** EXERCISE MATERIAL follows **

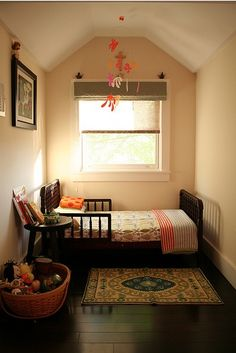 Adorable... love everything about this toddler room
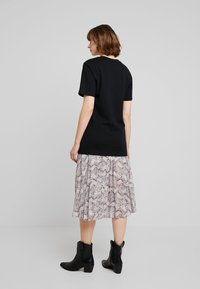 Merchcode - LADIES TEE - T-shirt imprimé - black - 2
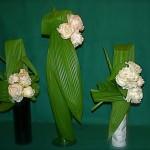 Les 3 bouquets sont composés de 3 feuilles et de pivoines blanches.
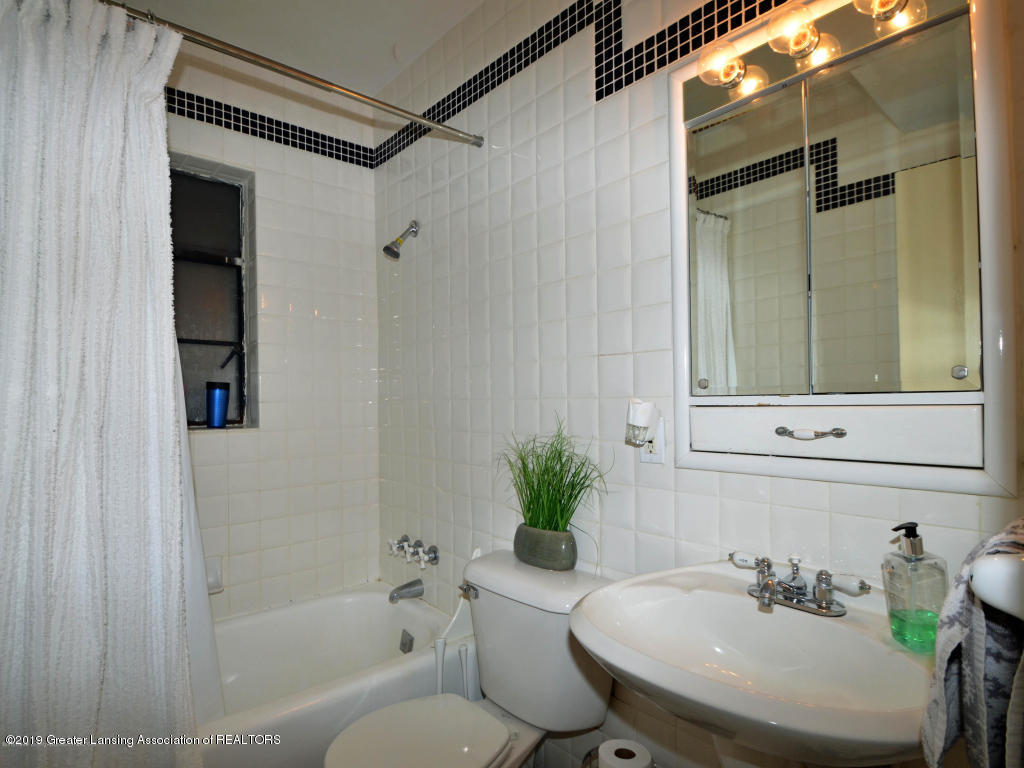 518 Lasalle Blvd - bathroom - 38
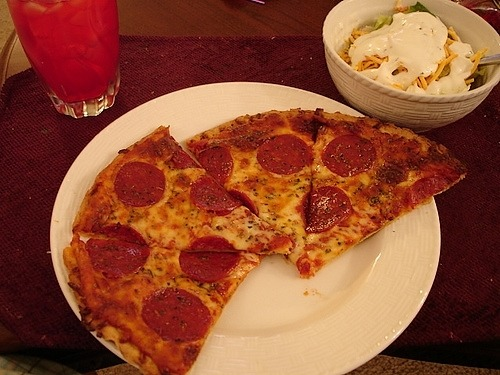 prettygirlfood:  Pepperoni Pizza & Side Salad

** End of EXERCISE MATERIAL **

**ABOUT THIS TASK**
Before copying, set the pictures aside; then give the records again exactly.

**SOLVED EXERCISE**
 Adorable... love everything about this toddler room
 Merchcode - LADIES TEE - T-shirt imprimé - black - 2
 Les 3 bouquets sont composés de 3 feuilles et de pivoines blanches.
 518 Lasalle Blvd - bathroom - 38
 prettygirlfood:  Pepperoni Pizza & Side Salad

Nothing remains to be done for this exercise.